Using this function, a new method for defining the seasonal occurrence of airborne pollen and fungal spores was proposed. In the case of the Gaussian curve, 95.4 % of all values are theoretically included within the range of the t 1  ± 2s. The dates calculated on this basis were compared with the dates based on the 95 % method (Goldberg et al. 1988), whereby the start of the season is the day when the cumulative sum of airborne pollen and fungal spores is 2.5 % of the total sum, and the end of the season is when this value reaches 97.5 %. This method for defining the limits of the season is frequently used in aerobiological studies (e.g. Stach et al. 2008).

Percentiles were also determined using the Excel formula for inverse normal distribution. Using the parameters determined on the basis of fitting this function, the occurrence of airborne pollen and fungal spores was presented as a cumulative concentration.

$$y = a \times ( 2 \times PI())^{0,5} \times s \times \text{NORMAL}.\;\text{DISTRIBUTION} \, \left( {t;t_{ 1} ;s;{\text{TRUTH}}} \right)$$

2.3.2 Gamma model

Gamma distribution that includes the right skewness of the curves representing the occurrence of pollen and fungal spores in the atmosphere.

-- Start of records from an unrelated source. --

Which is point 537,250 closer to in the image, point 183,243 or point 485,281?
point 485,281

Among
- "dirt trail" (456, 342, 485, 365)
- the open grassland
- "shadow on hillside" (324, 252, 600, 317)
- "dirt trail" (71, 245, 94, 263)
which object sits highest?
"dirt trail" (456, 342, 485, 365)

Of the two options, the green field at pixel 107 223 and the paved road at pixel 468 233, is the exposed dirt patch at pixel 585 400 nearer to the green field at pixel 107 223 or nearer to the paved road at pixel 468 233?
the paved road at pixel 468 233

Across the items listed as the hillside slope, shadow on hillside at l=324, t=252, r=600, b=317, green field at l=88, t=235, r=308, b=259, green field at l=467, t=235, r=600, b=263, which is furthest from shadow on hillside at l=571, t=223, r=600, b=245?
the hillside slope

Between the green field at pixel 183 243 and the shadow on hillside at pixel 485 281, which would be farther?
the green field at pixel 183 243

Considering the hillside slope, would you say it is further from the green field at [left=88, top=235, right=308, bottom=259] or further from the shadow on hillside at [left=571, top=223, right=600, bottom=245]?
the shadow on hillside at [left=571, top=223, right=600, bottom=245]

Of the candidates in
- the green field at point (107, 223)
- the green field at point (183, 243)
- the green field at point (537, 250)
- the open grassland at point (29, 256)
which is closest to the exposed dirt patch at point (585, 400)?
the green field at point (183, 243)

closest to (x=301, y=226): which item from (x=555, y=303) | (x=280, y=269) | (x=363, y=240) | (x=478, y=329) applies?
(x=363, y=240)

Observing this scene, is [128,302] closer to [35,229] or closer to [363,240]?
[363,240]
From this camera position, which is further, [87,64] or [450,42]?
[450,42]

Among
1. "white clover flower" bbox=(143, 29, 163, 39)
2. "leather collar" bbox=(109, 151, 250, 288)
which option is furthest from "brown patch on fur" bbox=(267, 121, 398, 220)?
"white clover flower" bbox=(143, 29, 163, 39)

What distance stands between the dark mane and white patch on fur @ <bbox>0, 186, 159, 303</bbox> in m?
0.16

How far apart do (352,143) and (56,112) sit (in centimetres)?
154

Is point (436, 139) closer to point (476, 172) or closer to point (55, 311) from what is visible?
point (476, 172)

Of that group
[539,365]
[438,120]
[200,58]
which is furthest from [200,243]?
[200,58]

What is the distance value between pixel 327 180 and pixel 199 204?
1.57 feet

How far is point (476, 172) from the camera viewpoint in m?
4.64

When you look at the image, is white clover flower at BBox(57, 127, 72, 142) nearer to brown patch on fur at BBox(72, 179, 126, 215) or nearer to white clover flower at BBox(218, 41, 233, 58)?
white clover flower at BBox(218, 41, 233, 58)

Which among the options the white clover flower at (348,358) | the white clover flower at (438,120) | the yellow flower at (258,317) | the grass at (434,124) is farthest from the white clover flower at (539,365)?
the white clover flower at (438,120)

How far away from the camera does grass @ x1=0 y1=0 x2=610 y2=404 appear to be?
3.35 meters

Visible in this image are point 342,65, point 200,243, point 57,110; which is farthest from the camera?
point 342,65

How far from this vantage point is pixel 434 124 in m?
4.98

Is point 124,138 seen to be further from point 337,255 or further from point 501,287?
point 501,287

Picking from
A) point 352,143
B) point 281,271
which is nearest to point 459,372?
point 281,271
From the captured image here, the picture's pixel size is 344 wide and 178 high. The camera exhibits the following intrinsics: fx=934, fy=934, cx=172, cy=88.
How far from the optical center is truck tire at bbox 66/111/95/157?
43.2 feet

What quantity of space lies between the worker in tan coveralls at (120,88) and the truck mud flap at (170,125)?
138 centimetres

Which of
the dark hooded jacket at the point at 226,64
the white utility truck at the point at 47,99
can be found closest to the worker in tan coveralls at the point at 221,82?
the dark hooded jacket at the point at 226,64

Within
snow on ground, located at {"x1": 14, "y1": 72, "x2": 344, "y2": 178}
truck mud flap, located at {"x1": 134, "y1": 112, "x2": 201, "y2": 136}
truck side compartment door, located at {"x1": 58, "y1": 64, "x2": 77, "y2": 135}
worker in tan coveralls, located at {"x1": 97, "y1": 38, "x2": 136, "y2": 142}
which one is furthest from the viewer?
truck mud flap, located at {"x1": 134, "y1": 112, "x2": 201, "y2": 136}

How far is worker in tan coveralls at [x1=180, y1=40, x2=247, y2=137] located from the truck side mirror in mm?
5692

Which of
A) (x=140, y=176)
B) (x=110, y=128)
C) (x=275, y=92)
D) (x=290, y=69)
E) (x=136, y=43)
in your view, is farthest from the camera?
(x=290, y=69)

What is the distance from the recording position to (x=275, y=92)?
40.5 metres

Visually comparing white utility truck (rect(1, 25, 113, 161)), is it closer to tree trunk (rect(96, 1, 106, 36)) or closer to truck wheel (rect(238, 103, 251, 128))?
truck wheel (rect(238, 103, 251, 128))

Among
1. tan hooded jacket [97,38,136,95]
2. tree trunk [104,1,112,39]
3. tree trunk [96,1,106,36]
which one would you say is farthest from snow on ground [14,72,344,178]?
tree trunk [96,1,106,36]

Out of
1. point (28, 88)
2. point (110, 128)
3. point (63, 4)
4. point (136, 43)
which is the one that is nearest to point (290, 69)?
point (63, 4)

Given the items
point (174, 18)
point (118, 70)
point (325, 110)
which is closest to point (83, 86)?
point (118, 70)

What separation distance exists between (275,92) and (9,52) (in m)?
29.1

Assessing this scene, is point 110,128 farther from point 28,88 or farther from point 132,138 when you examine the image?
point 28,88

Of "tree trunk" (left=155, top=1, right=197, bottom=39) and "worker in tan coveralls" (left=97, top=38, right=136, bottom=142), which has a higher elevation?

$${\text{y}} = f\left( t \right) = a \times \gamma \left( {\left( {t - \, t_{\text{g}} } \right)/s;c} \right)$$

a, the value of the maximum pollen grain/fungal spore concentration per m3/24 h; c, shape parameter (the lower c, the larger skewness); s, scale parameter; t, number of days from the 1st January; and t g, shifting parameter for t1.

Day of the maximum pollen/fungal spore concentration can be expressed as a function of the above parameters:

$$t_{ 1} = \left[ {\left( {c - 1} \right) \times s} \right] + \, t_{\text{g}}$$

On the basis of this model, the dates of seasons of airborne pollen and fungal spores were defined using the inverse gamma distribution function in Excel.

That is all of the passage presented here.